Wie lange bist du schon im Nornennetz und was findest du besonders toll?

Fragefreitag_winter

Seit Frühling 2017 gibt es das Nornennetz, seit fast vier Jahren, in denen viel passiert ist. Wir sind ein Autor:innen-Netzwerk, das sich für chancengleichheit in der Phantastik einsetzt. Aber wie ist es eigentlich, Norne zu sein? Was ist besonders toll daran? Die Antworten darauf findet ihr im heutigen Fragefreitag.
Unterhaltet euch mit unseren Nornen und stellt Fragen im #Nornenfragefreitag! Aber für euch gibt es auch eine Frage: Habt ihr schon einmal mit dem Gedanken gespielt, den Nornen beizutreten? Und warum/ warum nicht?
(Wer sich noch einmal die Ziele des Netzwerkes durchlesen möchte, kann das hier tun.)

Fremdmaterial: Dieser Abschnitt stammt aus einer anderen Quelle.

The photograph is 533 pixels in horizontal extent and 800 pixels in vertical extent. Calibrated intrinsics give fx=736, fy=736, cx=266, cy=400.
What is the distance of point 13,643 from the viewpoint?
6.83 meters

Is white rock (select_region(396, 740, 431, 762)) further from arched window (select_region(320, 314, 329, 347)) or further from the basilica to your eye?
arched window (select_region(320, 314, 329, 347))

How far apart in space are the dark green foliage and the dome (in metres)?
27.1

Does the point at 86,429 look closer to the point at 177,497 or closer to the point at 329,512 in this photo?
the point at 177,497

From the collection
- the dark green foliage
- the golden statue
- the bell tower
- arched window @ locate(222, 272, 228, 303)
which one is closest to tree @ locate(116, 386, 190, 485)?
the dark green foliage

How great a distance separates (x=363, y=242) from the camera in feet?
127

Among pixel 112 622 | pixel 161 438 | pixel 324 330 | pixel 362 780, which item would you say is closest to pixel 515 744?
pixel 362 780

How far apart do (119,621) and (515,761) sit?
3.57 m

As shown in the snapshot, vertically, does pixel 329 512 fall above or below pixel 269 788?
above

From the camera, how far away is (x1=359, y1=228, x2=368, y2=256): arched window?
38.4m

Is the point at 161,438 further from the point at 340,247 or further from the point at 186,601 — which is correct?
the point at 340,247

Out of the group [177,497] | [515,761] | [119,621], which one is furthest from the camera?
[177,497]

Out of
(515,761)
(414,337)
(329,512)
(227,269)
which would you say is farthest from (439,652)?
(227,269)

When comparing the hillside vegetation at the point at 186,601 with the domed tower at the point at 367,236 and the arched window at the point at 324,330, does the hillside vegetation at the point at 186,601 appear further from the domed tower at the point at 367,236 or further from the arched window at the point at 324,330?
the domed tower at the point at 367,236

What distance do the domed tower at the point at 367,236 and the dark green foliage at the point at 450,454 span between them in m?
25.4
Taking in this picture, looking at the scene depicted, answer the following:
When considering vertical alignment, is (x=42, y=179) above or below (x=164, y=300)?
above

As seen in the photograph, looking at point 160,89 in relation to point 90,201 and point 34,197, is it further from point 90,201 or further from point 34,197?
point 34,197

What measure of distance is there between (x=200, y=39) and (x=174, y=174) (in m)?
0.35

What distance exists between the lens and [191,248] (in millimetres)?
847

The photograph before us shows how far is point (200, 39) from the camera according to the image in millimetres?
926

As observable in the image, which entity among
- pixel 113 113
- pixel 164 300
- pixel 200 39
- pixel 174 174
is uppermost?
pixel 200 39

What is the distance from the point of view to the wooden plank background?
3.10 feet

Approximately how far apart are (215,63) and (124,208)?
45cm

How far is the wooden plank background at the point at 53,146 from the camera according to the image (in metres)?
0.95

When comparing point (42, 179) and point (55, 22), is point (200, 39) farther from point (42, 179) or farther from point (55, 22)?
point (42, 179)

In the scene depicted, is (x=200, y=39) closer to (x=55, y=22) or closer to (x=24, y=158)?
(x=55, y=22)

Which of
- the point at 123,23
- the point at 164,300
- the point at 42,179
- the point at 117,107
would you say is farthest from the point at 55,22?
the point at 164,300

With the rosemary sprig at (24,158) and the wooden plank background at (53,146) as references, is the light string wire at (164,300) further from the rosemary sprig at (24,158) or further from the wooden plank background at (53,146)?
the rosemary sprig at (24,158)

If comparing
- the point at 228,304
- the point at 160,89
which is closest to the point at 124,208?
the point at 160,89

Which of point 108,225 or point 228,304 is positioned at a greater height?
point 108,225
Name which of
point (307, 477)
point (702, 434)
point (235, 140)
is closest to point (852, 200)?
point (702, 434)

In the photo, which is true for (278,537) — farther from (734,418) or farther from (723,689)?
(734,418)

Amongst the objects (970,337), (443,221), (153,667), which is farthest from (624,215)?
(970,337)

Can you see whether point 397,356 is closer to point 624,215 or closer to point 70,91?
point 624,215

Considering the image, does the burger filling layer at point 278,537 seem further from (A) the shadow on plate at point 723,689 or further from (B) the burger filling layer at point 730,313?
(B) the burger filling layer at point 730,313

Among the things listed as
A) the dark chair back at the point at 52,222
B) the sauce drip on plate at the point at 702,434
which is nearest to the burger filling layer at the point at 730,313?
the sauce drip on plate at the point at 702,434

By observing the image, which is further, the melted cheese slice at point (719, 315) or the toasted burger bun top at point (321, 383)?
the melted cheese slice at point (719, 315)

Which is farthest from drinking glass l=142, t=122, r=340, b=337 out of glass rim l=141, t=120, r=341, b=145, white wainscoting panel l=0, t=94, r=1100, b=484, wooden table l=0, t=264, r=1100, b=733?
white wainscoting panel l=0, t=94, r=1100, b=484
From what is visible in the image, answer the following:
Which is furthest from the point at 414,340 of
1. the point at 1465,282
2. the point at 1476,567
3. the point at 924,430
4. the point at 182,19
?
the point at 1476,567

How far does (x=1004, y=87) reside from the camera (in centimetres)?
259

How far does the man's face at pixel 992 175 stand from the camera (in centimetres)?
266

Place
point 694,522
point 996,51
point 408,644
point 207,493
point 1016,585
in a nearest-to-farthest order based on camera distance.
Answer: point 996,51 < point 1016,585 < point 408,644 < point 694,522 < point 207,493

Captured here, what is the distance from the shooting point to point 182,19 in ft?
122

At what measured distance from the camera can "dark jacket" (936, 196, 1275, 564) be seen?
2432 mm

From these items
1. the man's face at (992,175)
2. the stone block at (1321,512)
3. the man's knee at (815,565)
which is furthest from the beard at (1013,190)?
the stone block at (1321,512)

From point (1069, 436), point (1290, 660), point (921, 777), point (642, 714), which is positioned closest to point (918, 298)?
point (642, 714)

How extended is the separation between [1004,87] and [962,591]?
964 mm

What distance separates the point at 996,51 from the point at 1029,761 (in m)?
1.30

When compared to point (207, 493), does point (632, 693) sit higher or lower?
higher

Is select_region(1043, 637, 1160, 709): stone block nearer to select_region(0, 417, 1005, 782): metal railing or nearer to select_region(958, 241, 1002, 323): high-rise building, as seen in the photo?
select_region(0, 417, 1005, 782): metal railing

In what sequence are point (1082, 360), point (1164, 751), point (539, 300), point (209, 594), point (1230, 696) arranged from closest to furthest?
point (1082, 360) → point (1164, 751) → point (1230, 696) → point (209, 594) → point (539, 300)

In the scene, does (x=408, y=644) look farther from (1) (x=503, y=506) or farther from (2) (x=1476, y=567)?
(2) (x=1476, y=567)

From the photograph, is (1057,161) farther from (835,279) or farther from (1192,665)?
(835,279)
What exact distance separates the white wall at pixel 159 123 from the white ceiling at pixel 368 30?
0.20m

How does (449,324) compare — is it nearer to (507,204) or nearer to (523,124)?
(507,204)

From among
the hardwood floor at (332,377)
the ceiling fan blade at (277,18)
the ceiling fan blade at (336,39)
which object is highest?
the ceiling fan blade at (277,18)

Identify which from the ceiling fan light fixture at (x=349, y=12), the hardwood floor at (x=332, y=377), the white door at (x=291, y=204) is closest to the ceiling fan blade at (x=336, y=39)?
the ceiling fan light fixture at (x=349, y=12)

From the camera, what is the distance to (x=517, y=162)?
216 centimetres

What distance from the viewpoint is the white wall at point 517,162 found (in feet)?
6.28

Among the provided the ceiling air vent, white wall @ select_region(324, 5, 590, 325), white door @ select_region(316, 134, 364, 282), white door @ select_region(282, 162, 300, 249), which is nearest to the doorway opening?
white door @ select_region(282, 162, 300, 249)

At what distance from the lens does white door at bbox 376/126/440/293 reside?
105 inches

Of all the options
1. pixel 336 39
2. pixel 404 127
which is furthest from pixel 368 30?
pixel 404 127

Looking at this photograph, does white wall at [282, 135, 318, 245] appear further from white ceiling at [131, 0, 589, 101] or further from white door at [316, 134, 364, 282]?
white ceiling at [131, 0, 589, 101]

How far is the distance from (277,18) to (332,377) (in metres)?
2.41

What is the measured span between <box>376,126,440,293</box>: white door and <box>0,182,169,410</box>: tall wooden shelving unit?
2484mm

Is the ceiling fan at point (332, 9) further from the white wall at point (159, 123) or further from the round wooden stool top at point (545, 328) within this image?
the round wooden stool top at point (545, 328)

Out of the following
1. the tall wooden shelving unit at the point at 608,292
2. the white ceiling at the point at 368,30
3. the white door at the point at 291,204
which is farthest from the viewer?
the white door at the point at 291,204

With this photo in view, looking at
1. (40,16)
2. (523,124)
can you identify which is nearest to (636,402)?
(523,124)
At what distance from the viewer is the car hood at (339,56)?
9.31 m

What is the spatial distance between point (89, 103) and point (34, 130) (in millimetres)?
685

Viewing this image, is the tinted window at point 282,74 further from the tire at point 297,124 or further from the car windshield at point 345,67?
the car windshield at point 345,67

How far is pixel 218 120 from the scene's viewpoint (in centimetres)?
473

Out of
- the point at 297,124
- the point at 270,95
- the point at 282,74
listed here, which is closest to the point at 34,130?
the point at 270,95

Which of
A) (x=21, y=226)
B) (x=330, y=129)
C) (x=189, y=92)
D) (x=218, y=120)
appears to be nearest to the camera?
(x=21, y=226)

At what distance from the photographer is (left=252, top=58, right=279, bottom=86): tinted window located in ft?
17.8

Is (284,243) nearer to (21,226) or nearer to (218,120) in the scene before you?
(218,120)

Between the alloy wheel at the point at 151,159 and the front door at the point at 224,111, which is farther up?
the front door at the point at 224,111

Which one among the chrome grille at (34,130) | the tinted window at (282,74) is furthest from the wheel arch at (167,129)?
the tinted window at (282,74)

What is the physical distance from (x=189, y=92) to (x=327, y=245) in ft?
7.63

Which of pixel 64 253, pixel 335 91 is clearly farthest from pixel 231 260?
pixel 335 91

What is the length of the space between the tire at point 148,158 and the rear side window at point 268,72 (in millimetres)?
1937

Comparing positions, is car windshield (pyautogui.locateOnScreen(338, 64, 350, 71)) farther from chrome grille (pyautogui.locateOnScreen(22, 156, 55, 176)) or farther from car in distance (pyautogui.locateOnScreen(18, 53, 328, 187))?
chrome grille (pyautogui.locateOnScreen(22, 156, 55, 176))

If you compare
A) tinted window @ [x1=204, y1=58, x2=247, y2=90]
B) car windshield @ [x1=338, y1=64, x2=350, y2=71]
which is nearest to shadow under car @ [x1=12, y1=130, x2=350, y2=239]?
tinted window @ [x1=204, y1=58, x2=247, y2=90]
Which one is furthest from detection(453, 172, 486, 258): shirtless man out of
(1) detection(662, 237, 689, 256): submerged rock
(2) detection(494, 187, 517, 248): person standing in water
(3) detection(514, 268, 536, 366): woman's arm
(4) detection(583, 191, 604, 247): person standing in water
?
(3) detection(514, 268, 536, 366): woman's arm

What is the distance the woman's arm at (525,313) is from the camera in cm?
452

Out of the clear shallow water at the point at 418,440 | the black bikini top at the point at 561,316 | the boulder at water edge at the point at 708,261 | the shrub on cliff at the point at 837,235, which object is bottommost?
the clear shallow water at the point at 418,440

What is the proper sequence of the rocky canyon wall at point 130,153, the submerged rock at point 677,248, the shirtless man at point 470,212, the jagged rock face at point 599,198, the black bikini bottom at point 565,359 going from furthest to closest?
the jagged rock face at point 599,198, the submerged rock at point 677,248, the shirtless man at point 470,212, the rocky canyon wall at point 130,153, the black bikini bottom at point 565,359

Katharina Rauh: Ich bin schon seit November 2017 im Nornennetz und ich finde es großartig und beeindruckend, was wir schon zusammen an tollen Projekten und Messen gestemmt haben. Großes Lob an meine Mitnornen 🙂

Katherina Ushachov: Ziemlich von Anfang an. Also Mai/Juni 2017, wenn mich nicht alles täuscht. Es ist nicht alles Feenstaub und Glitzer, aber es wächst, verändert sich in eine gute Richtung und das mag ich.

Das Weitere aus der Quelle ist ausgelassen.